An interesting note, though not addressed in the opinion, is that the author of Youell, Chief Judge Vaidik, was also the author of LBM Realty. Accordingly, no one was better situated to distinguish LBM Realty than the very author of Youell.
One final note, the insurer also argued “that the lease is ambiguous because (1) the lease did not specify the amount of property insurance to be obtained (but rather left it to the discretion of Landlord) and (2) the lease did not explicitly rule out subrogation.” The Court easily rejected that argument, agreeing with the Tenant that “the contract in Morsches Lumber neither specified the amount of property insurance to be obtained nor explicitly ruled out subrogation.”
Join us again next time for further discussion of developments in the law.

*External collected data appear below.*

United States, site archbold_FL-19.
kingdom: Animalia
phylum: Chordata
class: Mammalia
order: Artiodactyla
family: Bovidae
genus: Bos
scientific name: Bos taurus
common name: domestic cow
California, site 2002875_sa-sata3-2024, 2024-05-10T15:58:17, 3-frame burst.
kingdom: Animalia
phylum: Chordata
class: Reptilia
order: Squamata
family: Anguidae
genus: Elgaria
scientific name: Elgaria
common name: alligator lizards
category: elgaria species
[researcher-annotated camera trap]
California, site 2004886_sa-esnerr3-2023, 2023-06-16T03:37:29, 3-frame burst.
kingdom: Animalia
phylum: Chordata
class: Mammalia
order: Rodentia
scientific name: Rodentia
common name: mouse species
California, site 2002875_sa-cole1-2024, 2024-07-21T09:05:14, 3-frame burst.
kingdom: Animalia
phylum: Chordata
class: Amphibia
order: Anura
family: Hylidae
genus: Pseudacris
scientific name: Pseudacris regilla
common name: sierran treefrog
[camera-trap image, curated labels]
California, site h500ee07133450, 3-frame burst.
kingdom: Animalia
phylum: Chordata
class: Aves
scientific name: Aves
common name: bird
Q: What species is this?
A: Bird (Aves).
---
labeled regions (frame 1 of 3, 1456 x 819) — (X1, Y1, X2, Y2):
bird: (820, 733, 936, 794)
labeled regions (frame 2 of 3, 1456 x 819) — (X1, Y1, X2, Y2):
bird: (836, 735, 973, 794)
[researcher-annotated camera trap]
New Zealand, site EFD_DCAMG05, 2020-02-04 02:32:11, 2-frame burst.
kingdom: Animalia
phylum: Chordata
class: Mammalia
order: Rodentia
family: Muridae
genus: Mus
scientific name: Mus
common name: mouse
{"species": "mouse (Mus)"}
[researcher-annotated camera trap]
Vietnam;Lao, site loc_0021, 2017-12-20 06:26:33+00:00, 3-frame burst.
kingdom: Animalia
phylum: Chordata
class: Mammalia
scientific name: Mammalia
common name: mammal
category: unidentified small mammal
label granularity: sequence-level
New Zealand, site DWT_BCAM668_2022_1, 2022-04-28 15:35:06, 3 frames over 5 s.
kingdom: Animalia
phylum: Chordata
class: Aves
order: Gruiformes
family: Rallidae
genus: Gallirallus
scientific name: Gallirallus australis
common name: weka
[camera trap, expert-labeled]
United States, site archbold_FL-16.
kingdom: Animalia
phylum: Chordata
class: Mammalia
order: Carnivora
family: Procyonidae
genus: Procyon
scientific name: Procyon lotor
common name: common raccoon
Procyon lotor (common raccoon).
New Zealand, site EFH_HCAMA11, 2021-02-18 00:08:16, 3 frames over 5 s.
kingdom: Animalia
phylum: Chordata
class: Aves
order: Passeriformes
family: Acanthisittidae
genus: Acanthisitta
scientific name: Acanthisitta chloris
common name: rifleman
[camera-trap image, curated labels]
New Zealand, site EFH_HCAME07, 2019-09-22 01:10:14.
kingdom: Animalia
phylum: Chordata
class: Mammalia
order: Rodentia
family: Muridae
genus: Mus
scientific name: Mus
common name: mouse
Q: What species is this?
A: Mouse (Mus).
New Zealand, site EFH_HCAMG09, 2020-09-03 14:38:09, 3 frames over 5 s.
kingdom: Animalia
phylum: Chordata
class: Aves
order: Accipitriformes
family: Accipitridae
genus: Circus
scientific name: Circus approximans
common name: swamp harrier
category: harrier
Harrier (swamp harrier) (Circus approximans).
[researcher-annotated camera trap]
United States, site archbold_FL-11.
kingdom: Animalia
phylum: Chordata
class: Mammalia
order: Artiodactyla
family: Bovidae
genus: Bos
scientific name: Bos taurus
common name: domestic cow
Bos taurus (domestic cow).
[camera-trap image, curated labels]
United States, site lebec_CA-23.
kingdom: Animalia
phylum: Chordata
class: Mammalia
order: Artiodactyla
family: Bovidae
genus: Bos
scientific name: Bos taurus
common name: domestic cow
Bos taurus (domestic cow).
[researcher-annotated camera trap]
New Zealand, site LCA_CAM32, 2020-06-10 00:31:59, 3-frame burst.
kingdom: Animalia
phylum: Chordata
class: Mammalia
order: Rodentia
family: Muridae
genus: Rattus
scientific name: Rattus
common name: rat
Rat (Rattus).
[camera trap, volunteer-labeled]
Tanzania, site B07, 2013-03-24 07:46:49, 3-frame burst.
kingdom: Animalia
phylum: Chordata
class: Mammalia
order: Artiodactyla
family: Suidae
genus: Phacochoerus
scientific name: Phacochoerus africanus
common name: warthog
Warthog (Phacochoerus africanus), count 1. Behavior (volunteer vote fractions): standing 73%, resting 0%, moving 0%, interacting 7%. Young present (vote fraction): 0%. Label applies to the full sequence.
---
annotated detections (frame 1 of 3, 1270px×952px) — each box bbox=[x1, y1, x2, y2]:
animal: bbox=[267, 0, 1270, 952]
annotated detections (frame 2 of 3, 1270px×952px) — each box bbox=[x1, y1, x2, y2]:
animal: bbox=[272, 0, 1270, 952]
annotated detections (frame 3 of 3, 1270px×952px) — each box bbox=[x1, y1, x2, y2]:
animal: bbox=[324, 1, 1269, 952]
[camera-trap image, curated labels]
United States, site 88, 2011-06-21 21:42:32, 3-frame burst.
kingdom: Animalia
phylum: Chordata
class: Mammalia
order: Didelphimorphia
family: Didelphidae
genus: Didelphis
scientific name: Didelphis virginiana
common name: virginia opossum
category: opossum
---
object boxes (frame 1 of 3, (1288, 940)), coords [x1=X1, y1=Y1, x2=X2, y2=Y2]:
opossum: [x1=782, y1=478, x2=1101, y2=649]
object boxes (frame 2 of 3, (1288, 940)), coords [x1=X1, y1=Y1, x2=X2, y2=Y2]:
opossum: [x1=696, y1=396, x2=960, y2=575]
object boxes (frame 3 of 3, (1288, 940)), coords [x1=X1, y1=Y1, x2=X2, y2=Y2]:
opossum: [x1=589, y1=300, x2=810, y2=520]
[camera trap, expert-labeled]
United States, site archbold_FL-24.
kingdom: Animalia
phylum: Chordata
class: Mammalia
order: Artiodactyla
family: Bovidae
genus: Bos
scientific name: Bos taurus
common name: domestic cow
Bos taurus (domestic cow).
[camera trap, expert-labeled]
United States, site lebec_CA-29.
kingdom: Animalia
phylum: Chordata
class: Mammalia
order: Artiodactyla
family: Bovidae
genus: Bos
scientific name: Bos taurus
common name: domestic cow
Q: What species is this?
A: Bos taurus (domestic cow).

Youell v. Cincinnati Ins. Co., 117 N.E.3d 639 (Ind. Ct. App. 2018) (Vaidik, C.J.).
Morsches Lumber, Inc. v. Probst, 180 Ind. App. 202, 202, 388 N.E.2d 284, 285 (1979) (Garrard, J.), reh’g denied, trans. denied.
LBM Realty, LLC v. Mannia, 19 N.E.3d 379 (Ind. Ct. App. 2014) (Vaidik, C.J.).
*Disclaimer: The author is licensed to practice in the state of Indiana. The information contained above is provided for informational purposes only and should not be construed as legal advice on any subject matter. Laws vary by state and region. Furthermore, the law is constantly changing. Thus, the information above may no longer be accurate at this time. No reader of this content, clients or otherwise, should act or refrain from acting on the basis of any content included herein without seeking the appropriate legal or other professional advice on the particular facts and circumstances at issue.